> [GIVEN PROBLEM]
Can you rewrite the spinout equity policy passage from "The new equity policy will" to "the old framework.", putting "equity negotiations" in place of "equity discussions"?

> [SELECTED EXCERPT]
== == ==

The policy has been changed in support of the University’s aim to foster innovation and entrepreneurship in order to maximise the global impact of the University’s research and expertise. It provides upfront clarity to researchers and investors about how equity will be shared. It gives a visibly low equity stake for the University, which enables the spinout to incentivise founder researchers and attract experienced management teams and investors. It removes the need for case-by-case negotiation which will make spinout formation faster, easier and more transparent.

The new equity share aligns with the current average share taken by the University: in 2020, both the mean and median figures were 20%.

The policy is now in operation. The University has asked Oxford University Innovation (OUI) to apply the new policy to the formation of all spinout companies that are preparing for completion, presuming that the researchers are content with this arrangement. 

The new equity policy will apply. The University has asked OUI to not start any new equity discussions for new spinout projects under the old framework.

Spinouts in formation process can shift to the new equity policy at any point up to completion, even if there is already a Deal Sheet 2 in place and signed. It is up to the founder researchers to decide whether they would like to move to the new policy or to continue with arrangements already agreed. OUI will support the spinout process either way. Spinouts in formation that wish to stay with the old equity policy will not be compelled to switch at a later date, even if it takes a long time to complete.

Spinouts that have already completed with shares issued will not be able to retrofit to the new rules. 

80% to the founder researchers is appropriate in most cases where the University has enabled the creation of relevant patents or patentable intellectual property, and/or has provided support through infrastructure or salary or student or researcher support.

90% to the founder researchers is appropriate in the less frequent scenario when a spinout is created in the absence of any support from the University in terms of infrastructure, salary, students or researchers, and where there is no patented or patentable intellectual property.

If the researchers decide to include external individuals who are not University employees as members of the founding team (for example as a CEO or other key post in the company), those individuals will share in the 80% or 90% that the researcher founders will receive at formation. This includes the issue of shares or the creation of option pools for management teams at formation prior to any funding round. The University will be diluted along with all other shareholders by any subsequent option pool that is put in place after a funding round for employee incentives.

Where the University is required to share any part of its institutional founding equity with a third party funder, this reduction of the founder equity held by the University will normally be borne pro-rata by the University and the founder academics.

Where the spinout includes external institutional founding shareholders (for example other universities) and potentially individual founders associated with such institutions, OUI and the University shall work with such parties to agree a founding equity allocation that fairly reflects the relative contributions (both past and future expected) of such parties to the company in question. This may require variation from the policy that applies where the University is the sole founding institution involved.

== == ==

> [GIVEN ENTRIES]
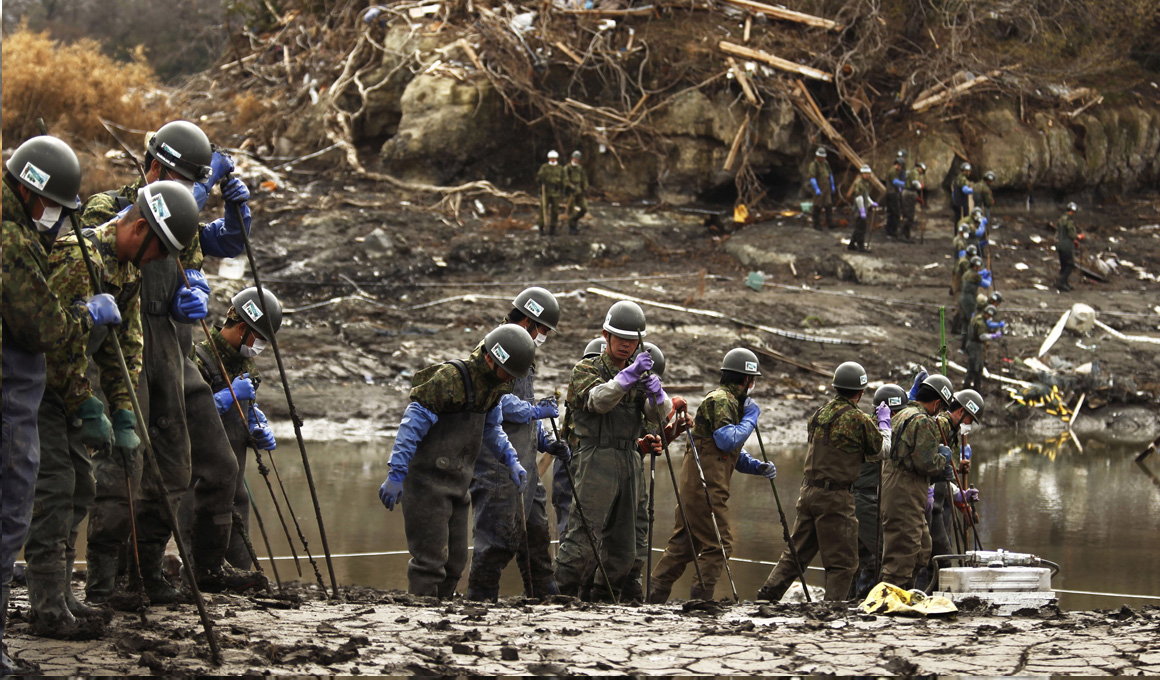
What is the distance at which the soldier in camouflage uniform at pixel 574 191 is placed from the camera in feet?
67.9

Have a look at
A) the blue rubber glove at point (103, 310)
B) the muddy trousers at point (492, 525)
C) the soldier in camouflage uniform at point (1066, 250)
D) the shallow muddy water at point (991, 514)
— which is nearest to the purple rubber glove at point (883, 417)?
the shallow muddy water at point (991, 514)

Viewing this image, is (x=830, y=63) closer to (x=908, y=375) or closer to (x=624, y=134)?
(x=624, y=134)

== == ==

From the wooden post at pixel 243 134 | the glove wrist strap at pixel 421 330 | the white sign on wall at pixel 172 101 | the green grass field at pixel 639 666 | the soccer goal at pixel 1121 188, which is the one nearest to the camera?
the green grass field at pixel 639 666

== == ==

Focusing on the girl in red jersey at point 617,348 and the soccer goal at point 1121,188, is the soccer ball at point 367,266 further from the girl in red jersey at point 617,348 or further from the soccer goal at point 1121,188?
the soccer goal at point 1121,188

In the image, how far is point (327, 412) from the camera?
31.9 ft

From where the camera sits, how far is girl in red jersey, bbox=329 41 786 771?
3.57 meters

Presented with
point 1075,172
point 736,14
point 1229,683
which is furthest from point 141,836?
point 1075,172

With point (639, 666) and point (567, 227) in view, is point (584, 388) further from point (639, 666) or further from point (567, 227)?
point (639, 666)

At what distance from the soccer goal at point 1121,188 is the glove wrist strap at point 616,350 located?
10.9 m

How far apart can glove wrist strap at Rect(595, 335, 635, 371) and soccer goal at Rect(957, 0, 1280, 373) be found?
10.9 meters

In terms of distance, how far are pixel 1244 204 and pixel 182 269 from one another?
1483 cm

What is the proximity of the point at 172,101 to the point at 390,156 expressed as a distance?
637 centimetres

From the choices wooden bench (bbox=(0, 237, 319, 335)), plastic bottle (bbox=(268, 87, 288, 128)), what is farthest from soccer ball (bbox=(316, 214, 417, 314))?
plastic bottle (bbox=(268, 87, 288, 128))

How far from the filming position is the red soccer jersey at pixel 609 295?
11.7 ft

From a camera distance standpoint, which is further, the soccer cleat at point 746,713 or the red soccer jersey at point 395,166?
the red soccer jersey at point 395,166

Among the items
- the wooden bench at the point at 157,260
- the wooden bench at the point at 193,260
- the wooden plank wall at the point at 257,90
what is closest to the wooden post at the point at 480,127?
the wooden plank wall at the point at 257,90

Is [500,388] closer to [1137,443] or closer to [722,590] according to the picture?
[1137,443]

== == ==

> [ANSWER TO THE PROBLEM]
The new equity policy will apply. The University has asked OUI to not start any new equity negotiations for new spinout projects under the old framework.